Every year, the organization People for Bikes rates cities based on how bike friendly they are. The organization rates small, medium and large cities based on their several factors, including safety, ridership, network, reach, and acceleration. Michigan's medium and large cities are ranked below; Lansing came in near the middle:
A fascinating part of their process is their transportation network analysis. They begin by marking streets as high stress (highway 496, or a fast street with narrow bike lanes like Aurelius) or low stress (residential roads, or the Lansing River Trail network). Then it determines which amenities are available via bike, such as employment, recreation, and services like health and grocery. You can see Lansing's network stress analysis here.

Here you can see what happens when we place that network over needs and services, such as education, health, recreation and so on.

You can compare Lansing to other medium-sized cities online (Ann Arbor for example has a much higher rating and much more connectivity; it has a similar population size and area to Lansing). Lansing has relatively poor connectivity to a large number of areas--many neighborhoods are are locked off from city amenities by highways, trunks and primary roads without safe bike alternatives. Downtown is well connected, and there are a few areas on the South East side that are moderately well connected and walkable or bikeable. Most neighborhoods require a car to get to important places. The River Trail does a great job of connecting many areas to Downtown and the larger Michigan network, but there are lots of neighborhoods where people cannot access the river trail without driving to a trailhead or crossing busy roads with high speed traffic.

One other things to consider is city size: when small cities are included, the ranking shakes up quite a bit. Many smaller cities are doing a good job of ensuring access to city amenities.



This year, Lansing's rating is 1.8 (last year we also earned a 1.8, in 2018 we had a 1.7). Shout out to the Lansing Bicycle Co-op, the Lansing Bike Party, TCBA and all of the other stakeholders working to make Lansing a better place to bike. Also, Lansing recently renewed the biking millage, and you can see some improvements going up on our current trail. Let's see what we can do to raise it and make us an even more bike-friendly city in the future!

Friday, March 20, 2020

Live Tracking of COVID-19 in Michigan


As of March 20, there are 549 confirmed cases of COVID-19 in Michigan and three confirmed deaths.
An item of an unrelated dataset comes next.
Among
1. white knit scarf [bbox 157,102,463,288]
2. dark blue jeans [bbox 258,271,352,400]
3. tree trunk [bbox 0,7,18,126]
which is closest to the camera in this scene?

Ingham now has 7 confirmed cases (as of March 20). The difficulty in sharing a static image of a map is that this situation is changing very rapidly. Michigan Public Radio has created a web map being updated live with State-confirmed cases. You can find the tracker here.


Tuesday, March 17, 2020

Summer Food Service Program

The Michigan Department of Education has published an online site locator for their Summer Food Service Program (SFSP). The SFSP, despite its name, is not only available in summer--children who need access to nutritious meals during the coronavirus-related school shut down are encouraged to take advantage of this program. Use the site locator to find a food service program site near you.

The map is available online at: https://www.mcgi.state.mi.us/schoolnutrition/

Wednesday, March 11, 2020

Post Primary Fever

Now that the elections are done and Michigan's Democratic delegates have gone to Joe Biden, it's interesting to see where each candidate polled strongly. Even in a medium-sized city such as Lansing, opinions were wide ranging. Let's see how people in the city voted based on location. You can see that Sanders is very popular near East Lansing and on the East Side, but Biden took the West and South sides.

Interesting too are the "protest votes" that went to candidates that had already suspended their campaigns. Tulsi Gabbard, who is still officially running, earned less than one third of the votes that Buttigieg, who has suspended his campaign, earned.